Federico Fellini gave her for a part in La Dolce Vita (1960), but she got tired of waiting for him to film her scene and quit.

She was born Jan. 12, 1910, in Dusseldorf, Germany. A Jew, she astonished impresario Max Reinhardt with a terrific audition when she was 16, and he cast her in several of his vaunted stage productions. Rainer also performed in four films and toured throughout Europe in Luigi Pirandello’s absurdist work Six Characters in Search of an Author, where she was reportedly “discovered” by an MGM talent scout and labeled “The Next Garbo.”

With the rise of the Nazis, Rainer’s family emigrated from Europe to Southern California in 1935, bringing her beloved Scottish terrier, Johnny, with her. She signed with MGM, which cast her immediately in the romantic comedy Escapade (1935) opposite William Powell as a last-minute replacement for Myrna Loy.

Rainer’s first Oscar win was controversial since her time on the screen was short, but her victory was cemented by her famous scene in the biopic in which her broken-hearted character stoically congratulates Ziegfeld (Powell) over the telephone on his upcoming marriage to actress Billie Burke (played by Loy). The film was named best picture as well.

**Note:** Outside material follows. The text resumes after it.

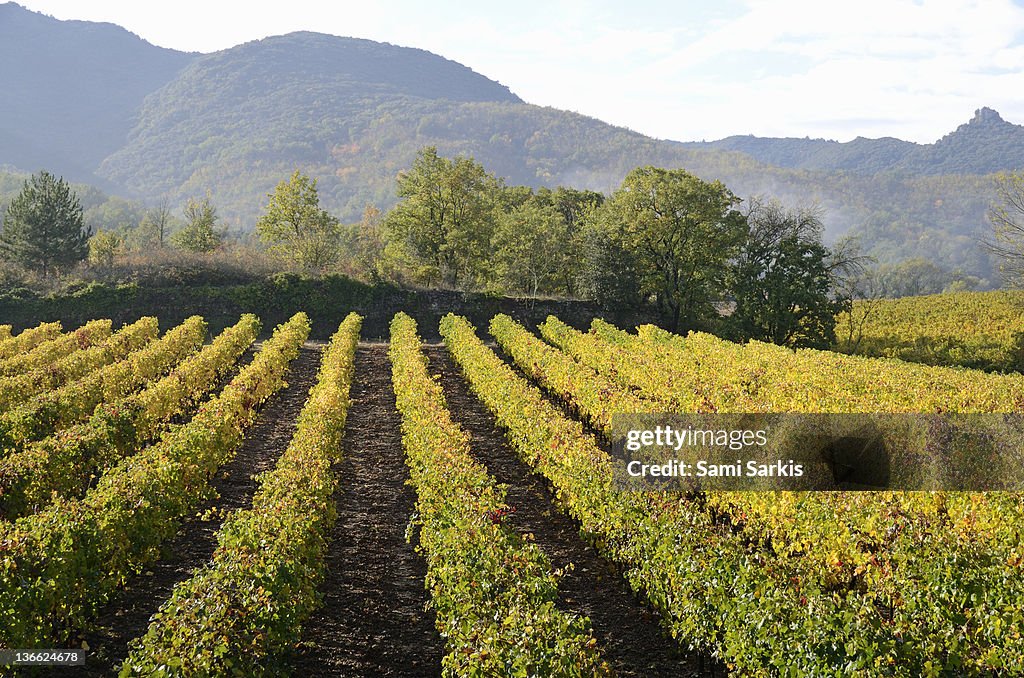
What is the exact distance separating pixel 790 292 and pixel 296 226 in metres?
38.4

To play O-Lan in The Good Earth -- the final film made by MGM’s boy wonder studio head Irving Thalberg, who died before the drama was completed -- Rainer said she simply went on instinct; she barely spoke during the film and didn’t really look Chinese.

“My acting was from the inside out,” she told the Los Angeles Times in 1990. “I don't believe in anything artificial. I don’t believe in makeup. It has to come from you like a child you give birth to. That is how you act.”

After her Oscar triumphs, MGM forced her into roles she considered unworthy, she told the Telegraph newspaper in October 2009 as she approached her 100th birthday.

“All kinds of nonsense ... I didn’t want to do it, and I walked out,” she recalled. “Mayer said, "That girl is a Frankenstein, she’s going to ruin our whole firm.’ He said, &lsquoWe made you and we are going to destroy you.’ ... well, he tried his best.”

In 2010, on the year of her centenary, the British Film Institute held a tribute to Rainer at London's National Film Theater, where she was interviewed by Richard Stirling.


The only other actress to win back-to-back Oscars was Hepburn in 1967 and 1968 for Guess Who’s Coming to Dinner and A Lion in Winter. Tracy, Jason Robards and Tom Hanks are the lone male actors to accomplish the feat.